Rescuers are scrubbing down evacuees with soap and water at
the first possible opportunity, and Gerberding said anyone who
comes into contact with the water should also wash.

But the danger of infection also continues in the crowded
shelters where refugees are staying for the foreseeable future.

"Right now in the shelters where most of the people are
located we have seen sporadic reports of gastrointestinal
illness," Gerberding said. The conditions are specially ripe,
she said, for norovirus, a type of virus that includes the
Norwalk virus that occasionally causes outbreaks on cruise

"Norovirus is not generally life-threatening," said
Gerberding.

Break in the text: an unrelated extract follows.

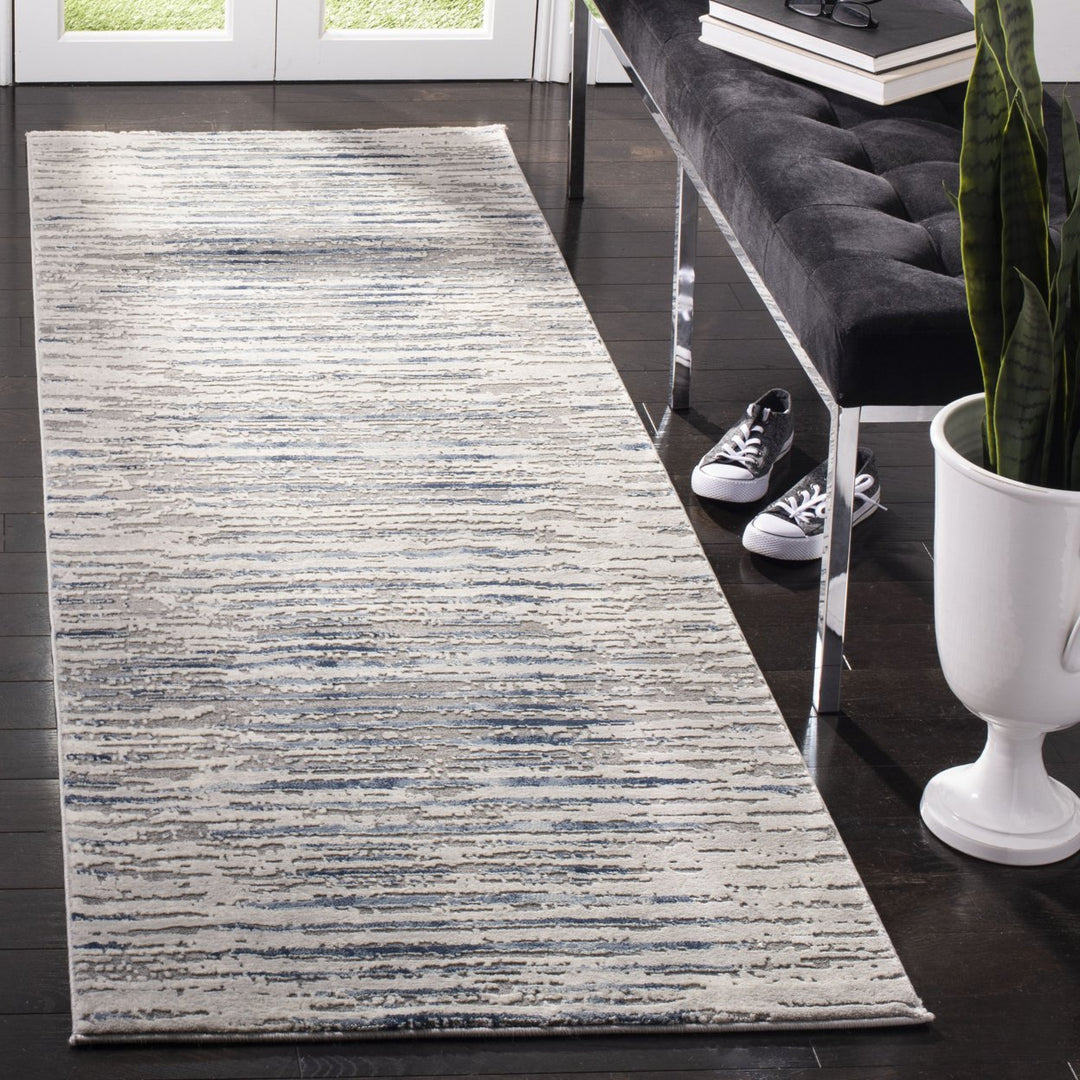 SAFAVIEH Meadow Collection MDW179F Grey / Light Grey Rug Image 3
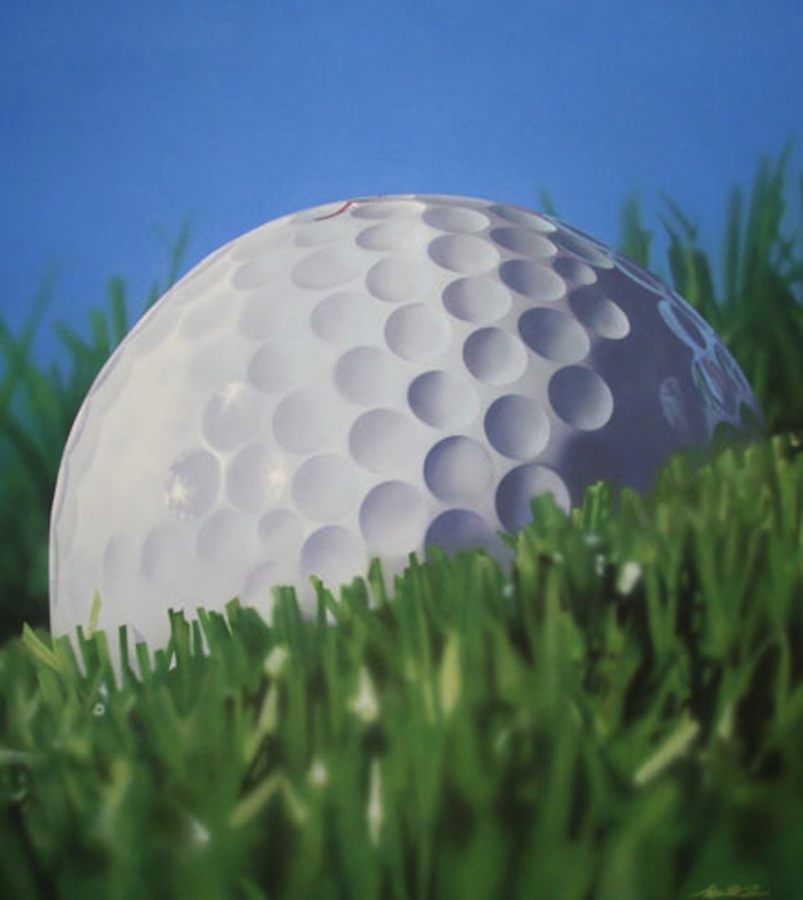803x900 Grier Horner - Golf Ball Painting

But stressed and fragile refugees will be
especially vulnerable, she said.

In Houston, David Persse, who oversees medical issues for
Houston, said the city that has accommodated more displaced
people than any other has not seen any evidence of disease from
infected flood waters.

Yet with thousands living in huge shelters such as the
Astrodome, a former baseball stadium, risk of disease spreading
remained high, he said.

"You are never over the hump as long as they are living in
a very crowded living setting," he said in an interview. "As
long as we continue to have that, we are going to continue to
be at risk."

Respiratory illness could be another problem, and the CDC's
Gerberding said as soon as this season's influenza vaccine
becomes available, they will be encouraging refugees to be
vaccinated quickly.

Another concern is the mental health of refugees, National
Institute of Mental Health Director Dr. Thomas Insel said.
Simple measures can ensure that the immense stress of losing
homes, livelihoods and loved ones does not turn into something
more serious, he said.

"For the vast, vast majority of people the word is
resilience here. Most people will recover completely."